Wednesday, September 23, 2009
Lechona Tolimense -- Not to Miss Cuisine
When talking about the food of Tolima, there is probably nothing more Tolimense than their signature dish -- LECHONA. In fact, the production of Lechona for fiestas in Tolima dates back several centuries. It really IS what's for dinner in Tolima at just about any big celebration -- weddings, baptisms, Christmas, New Year's etc.What is Lechona? In a few words, stuffed roasted pig. How is it made? First, you take the 50 pound pig and debone it and clean it out --making sure to leave the skin intact. Next, you take all of the ribs and meat and chop them up with an axe and add them to about 10 pounds of pork meat (cut in small chunks) and marinate (adobar) it all in a mixture of garlic, green onions, cumin, salt and pepper. Then, you cook the meat in lard. You also prepare rice, peas, and potatoes to add to the mixture.

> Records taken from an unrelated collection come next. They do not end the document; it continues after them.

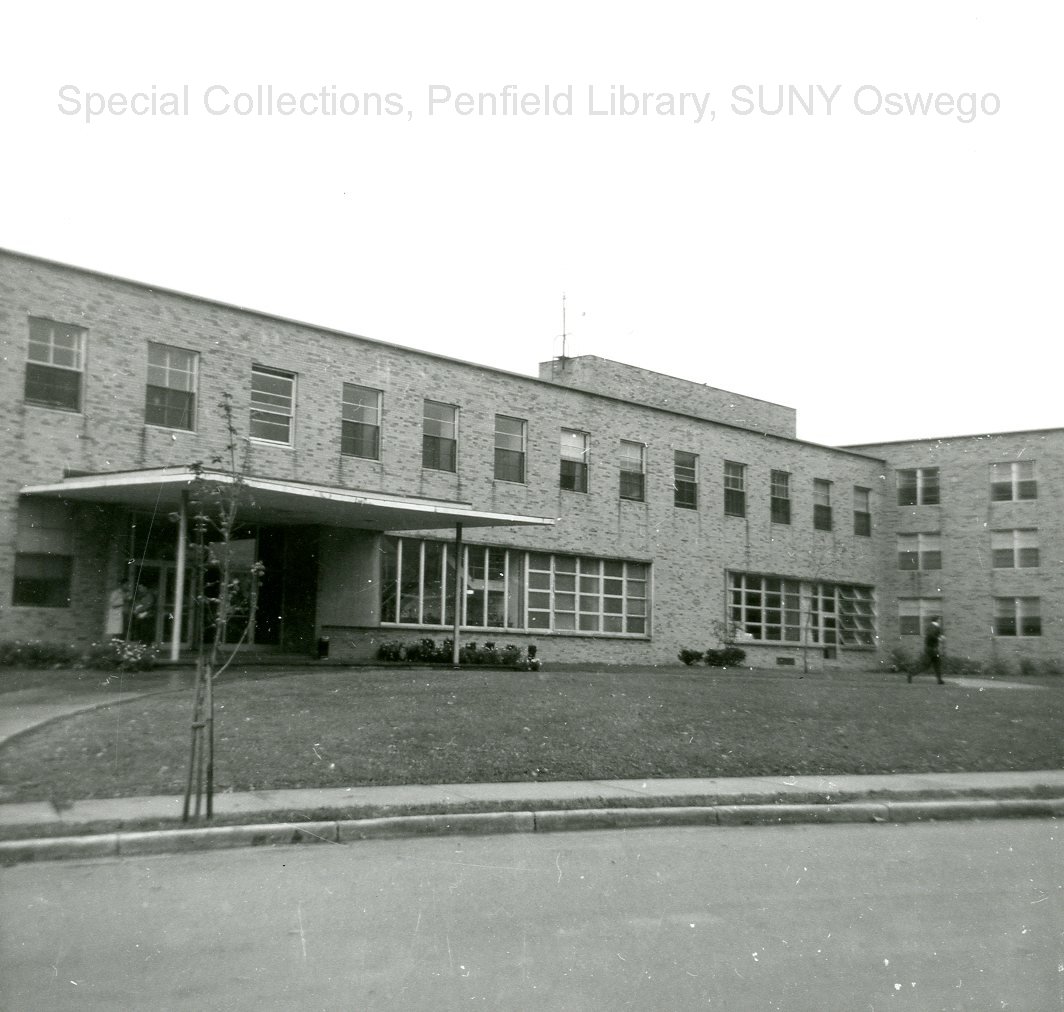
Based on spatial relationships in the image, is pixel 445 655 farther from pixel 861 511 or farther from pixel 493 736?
pixel 861 511

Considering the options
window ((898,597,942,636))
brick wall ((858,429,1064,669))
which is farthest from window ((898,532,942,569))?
window ((898,597,942,636))

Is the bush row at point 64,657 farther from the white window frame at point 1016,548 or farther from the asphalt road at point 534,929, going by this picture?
the white window frame at point 1016,548

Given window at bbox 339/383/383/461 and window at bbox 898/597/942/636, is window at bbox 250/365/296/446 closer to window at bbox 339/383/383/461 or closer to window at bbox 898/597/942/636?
window at bbox 339/383/383/461

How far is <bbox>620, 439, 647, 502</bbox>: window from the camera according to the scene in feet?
113

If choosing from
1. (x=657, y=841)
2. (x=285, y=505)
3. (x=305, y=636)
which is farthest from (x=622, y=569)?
(x=657, y=841)

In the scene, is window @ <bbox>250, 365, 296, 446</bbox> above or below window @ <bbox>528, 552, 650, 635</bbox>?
above

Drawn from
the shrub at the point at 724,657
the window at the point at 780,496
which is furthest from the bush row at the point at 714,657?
the window at the point at 780,496

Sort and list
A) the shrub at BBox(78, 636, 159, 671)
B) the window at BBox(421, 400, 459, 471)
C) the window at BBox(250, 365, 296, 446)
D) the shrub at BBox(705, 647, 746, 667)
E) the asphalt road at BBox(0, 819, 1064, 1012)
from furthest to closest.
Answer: the shrub at BBox(705, 647, 746, 667)
the window at BBox(421, 400, 459, 471)
the window at BBox(250, 365, 296, 446)
the shrub at BBox(78, 636, 159, 671)
the asphalt road at BBox(0, 819, 1064, 1012)

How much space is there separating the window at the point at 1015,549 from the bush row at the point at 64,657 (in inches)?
1325

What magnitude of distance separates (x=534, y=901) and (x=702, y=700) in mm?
11108

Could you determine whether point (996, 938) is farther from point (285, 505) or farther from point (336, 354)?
point (336, 354)

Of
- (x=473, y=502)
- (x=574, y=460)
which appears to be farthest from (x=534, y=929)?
(x=574, y=460)

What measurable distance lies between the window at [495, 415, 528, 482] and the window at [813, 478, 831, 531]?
14.5 m

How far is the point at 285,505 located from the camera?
2231 cm
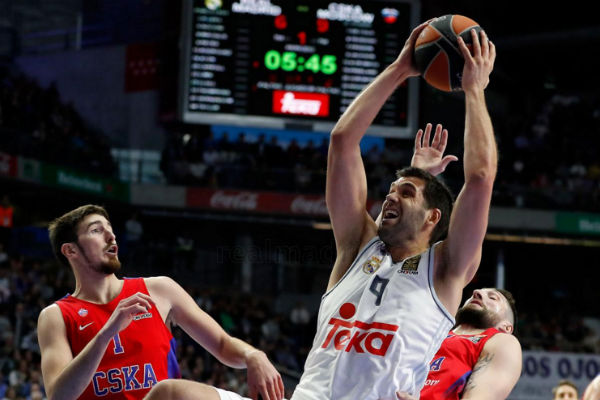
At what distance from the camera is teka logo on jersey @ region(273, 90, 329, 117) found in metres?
15.6

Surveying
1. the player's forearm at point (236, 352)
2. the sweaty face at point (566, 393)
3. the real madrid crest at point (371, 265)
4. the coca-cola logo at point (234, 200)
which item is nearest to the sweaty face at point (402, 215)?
the real madrid crest at point (371, 265)

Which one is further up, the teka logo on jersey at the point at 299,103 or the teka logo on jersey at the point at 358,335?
the teka logo on jersey at the point at 299,103

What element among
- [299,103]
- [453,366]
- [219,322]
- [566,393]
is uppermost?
[299,103]

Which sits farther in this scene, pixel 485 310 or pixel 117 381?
pixel 485 310

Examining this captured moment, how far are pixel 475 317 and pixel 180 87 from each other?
11.3m

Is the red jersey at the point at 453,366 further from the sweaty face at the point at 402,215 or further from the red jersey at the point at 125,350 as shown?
the red jersey at the point at 125,350

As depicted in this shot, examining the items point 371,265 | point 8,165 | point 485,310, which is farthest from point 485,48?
point 8,165

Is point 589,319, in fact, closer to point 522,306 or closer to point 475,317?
point 522,306

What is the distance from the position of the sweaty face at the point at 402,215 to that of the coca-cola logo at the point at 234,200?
16.1 m

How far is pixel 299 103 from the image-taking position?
15602mm

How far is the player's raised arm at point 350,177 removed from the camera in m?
3.96

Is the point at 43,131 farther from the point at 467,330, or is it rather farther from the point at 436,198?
the point at 436,198

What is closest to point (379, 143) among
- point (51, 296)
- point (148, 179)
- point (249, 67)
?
point (148, 179)

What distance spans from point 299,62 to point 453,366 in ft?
37.3
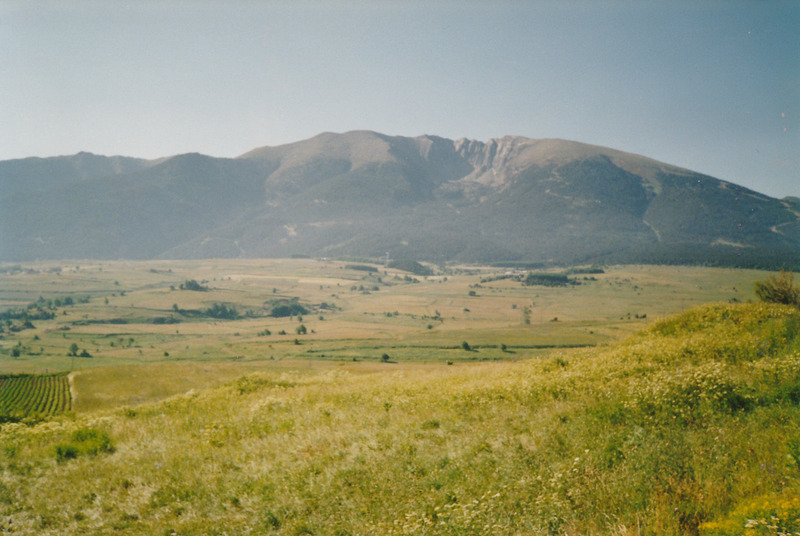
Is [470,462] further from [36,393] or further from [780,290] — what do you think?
[36,393]

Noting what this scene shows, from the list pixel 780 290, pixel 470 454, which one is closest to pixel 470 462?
pixel 470 454

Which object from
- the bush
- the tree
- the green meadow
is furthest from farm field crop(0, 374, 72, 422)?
the tree

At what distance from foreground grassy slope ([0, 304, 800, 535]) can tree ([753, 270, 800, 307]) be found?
33.4 ft

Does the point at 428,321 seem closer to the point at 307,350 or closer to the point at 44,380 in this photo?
the point at 307,350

When all the stuffing ingredients are mixed together, you stuff the pig and then sew it up. You cover the skin with bitter orange juice and cook it all for about 15 hours. Serves: 50
Lechona Tolimense is delicious, heart clogging, but so worth at least one try. It is typically available in at least one restaurant in any medium to large city in Colombia. Ask your driver to take you to try some, and of course, if you are in Ibague -- don't miss the opportunity to try authentic Lechona Tolimense.